Acredito que isso aconteceu e que a discussão das teses para os encontros de delegados perdeu sentido. Mas não foi por isso que o PT deixou de ser um partido tão militante como era nos anos 1980.
Na época, as teses eram publicadas meses antes dos encontros e discutidas nos DMs e núcleos. Depois, praticamente só os delegados eleitos o faziam. Por outro lado, aquele partido de militância intensa em núcleos já tinha minguado no final dos anos 1990, portanto o PED não deixou de manter o PT ao menos como o mais democrático dos partidos brasileiros. É, como ressaltou Amaral, mais inclusivo e aberto; porém, individualizou o processo decisório e o separou daquela forma antiga de militância organizada.
Quanto à inclinação da massa “desorganizada” para eleger as grandes figuras públicas, o mito se desfaz quando o autor nos expõe os dados do próprio PED. Ele não desarticulou a eleição do presidente do partido da escolha das chapas do Diretório Nacional nem alterou significativamente o tamanho das alas de esquerda na composição partidária.
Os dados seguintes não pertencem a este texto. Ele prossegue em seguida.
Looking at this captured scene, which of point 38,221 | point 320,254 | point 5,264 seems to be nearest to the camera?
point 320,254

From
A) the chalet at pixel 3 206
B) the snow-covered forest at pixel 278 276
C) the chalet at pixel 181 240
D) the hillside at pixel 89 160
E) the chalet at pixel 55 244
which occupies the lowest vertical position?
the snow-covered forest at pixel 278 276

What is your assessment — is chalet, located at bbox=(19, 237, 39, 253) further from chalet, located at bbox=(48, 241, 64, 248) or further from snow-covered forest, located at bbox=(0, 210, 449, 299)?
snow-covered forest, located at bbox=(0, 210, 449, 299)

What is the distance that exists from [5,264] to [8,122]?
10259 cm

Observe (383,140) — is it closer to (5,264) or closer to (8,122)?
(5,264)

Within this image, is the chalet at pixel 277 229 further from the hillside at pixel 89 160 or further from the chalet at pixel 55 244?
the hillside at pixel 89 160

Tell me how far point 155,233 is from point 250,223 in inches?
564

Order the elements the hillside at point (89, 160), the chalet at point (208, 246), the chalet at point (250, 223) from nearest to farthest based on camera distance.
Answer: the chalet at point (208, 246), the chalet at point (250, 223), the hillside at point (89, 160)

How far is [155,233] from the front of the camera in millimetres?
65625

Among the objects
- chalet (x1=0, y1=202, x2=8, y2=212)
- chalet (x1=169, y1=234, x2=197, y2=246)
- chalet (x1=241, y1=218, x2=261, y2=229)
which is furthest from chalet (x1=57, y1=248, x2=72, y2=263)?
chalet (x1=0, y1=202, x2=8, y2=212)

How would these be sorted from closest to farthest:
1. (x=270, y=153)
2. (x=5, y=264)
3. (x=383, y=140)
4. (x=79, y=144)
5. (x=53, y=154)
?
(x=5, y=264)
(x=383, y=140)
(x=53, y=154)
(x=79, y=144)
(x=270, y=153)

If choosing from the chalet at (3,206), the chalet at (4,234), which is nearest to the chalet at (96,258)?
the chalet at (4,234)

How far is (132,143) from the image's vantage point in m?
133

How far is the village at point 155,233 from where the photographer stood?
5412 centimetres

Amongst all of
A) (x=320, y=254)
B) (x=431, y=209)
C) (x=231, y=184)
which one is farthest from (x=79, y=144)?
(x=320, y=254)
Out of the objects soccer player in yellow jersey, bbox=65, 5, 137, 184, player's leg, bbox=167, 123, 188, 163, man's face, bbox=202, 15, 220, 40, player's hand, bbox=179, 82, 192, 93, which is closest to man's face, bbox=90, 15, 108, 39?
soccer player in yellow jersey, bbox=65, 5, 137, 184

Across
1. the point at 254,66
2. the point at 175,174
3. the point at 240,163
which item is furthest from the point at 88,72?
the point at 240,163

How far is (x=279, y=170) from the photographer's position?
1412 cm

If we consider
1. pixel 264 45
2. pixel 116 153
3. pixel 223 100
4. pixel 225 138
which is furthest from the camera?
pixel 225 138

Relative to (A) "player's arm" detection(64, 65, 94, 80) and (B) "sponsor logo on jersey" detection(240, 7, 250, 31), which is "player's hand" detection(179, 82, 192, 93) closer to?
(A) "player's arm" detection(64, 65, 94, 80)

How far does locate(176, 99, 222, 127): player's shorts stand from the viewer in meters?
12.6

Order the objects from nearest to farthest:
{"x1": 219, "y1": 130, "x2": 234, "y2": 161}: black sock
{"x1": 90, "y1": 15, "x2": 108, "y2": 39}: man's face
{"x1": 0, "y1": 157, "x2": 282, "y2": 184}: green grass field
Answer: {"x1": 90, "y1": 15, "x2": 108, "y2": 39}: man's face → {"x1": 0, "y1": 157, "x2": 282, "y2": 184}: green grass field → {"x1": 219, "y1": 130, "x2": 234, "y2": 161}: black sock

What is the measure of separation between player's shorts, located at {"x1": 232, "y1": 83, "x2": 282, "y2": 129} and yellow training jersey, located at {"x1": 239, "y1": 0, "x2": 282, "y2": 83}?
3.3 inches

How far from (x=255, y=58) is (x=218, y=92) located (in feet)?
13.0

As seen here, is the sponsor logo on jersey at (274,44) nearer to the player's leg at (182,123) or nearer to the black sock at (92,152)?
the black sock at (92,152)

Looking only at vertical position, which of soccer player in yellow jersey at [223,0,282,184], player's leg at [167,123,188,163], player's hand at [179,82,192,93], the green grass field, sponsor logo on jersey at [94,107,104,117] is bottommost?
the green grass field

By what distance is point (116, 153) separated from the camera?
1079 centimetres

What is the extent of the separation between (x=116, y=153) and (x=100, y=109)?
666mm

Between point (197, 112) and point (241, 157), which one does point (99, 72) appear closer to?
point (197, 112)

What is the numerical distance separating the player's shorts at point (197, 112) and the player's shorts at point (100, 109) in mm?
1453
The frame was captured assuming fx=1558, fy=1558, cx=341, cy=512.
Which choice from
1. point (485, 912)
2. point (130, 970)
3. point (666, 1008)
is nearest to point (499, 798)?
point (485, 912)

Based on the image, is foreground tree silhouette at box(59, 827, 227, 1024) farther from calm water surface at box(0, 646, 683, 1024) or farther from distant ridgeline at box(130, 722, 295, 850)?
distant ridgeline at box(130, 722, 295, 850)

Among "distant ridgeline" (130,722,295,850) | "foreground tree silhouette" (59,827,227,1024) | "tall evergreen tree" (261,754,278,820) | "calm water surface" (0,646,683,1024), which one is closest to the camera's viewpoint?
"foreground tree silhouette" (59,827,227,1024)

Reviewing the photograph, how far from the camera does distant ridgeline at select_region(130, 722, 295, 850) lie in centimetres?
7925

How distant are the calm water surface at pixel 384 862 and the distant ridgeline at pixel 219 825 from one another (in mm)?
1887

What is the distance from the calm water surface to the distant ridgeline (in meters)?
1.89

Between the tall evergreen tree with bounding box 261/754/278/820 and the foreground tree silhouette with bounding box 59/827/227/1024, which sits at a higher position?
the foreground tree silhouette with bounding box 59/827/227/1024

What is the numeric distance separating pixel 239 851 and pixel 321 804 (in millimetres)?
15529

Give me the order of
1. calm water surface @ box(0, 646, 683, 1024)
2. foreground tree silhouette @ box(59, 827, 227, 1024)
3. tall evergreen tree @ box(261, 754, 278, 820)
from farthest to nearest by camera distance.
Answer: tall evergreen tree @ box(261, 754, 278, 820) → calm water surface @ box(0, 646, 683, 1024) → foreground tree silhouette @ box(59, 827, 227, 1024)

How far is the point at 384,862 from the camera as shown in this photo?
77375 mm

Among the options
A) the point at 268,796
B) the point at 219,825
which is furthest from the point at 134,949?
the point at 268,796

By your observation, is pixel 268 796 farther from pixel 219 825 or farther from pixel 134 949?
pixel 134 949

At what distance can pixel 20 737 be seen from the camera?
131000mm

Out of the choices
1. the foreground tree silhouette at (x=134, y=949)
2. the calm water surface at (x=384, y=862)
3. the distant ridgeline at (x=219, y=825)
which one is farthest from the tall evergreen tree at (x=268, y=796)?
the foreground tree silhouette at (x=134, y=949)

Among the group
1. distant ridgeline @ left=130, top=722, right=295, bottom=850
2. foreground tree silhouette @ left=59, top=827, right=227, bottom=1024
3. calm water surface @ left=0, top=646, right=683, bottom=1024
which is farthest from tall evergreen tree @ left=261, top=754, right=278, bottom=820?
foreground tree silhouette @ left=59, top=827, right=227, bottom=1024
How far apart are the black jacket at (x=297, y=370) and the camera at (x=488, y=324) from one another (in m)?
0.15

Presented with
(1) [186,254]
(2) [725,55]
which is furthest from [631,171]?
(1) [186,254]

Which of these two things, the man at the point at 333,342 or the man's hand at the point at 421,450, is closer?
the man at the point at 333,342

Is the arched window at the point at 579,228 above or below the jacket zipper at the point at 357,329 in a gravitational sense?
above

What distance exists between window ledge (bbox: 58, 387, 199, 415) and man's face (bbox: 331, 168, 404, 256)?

Além disso, a crise de 2005, que derrubou líderes históricos do PT, mostrou que o ambiente político externo pode fazer os filiados punir seus líderes. Amaral também revelou que as tendências do PT continuaram a ter um papel importante, contrariando um dogma de alguns cientistas políticos, segundo o qual a ampliação do voto interno favoreceria inelutavelmente a cúpula partidária contra lideranças internas mais ativas na organização.
Há futuro para o PT?
O livro não se propõe a responder tal questão, já que foi escrito como tese de doutorado na Unicamp muito antes da crise do quarto mandato petista. Contudo, é tão rico em informações e análises que o leitor poderá se surpreender ainda com a manutenção de traços organizativos da origem do PT mesmo nos dias atuais: a forma de recrutamento, a existência de núcleos (mesmo com outra dinâmica) e a importância do debate interno.
Se houver futuro para o partido é daí que ele poderá tirar forças para se reconstituir como agremiação eleitoralmente competitiva e socialmente comprometida com a distribuição de renda e a justiça social.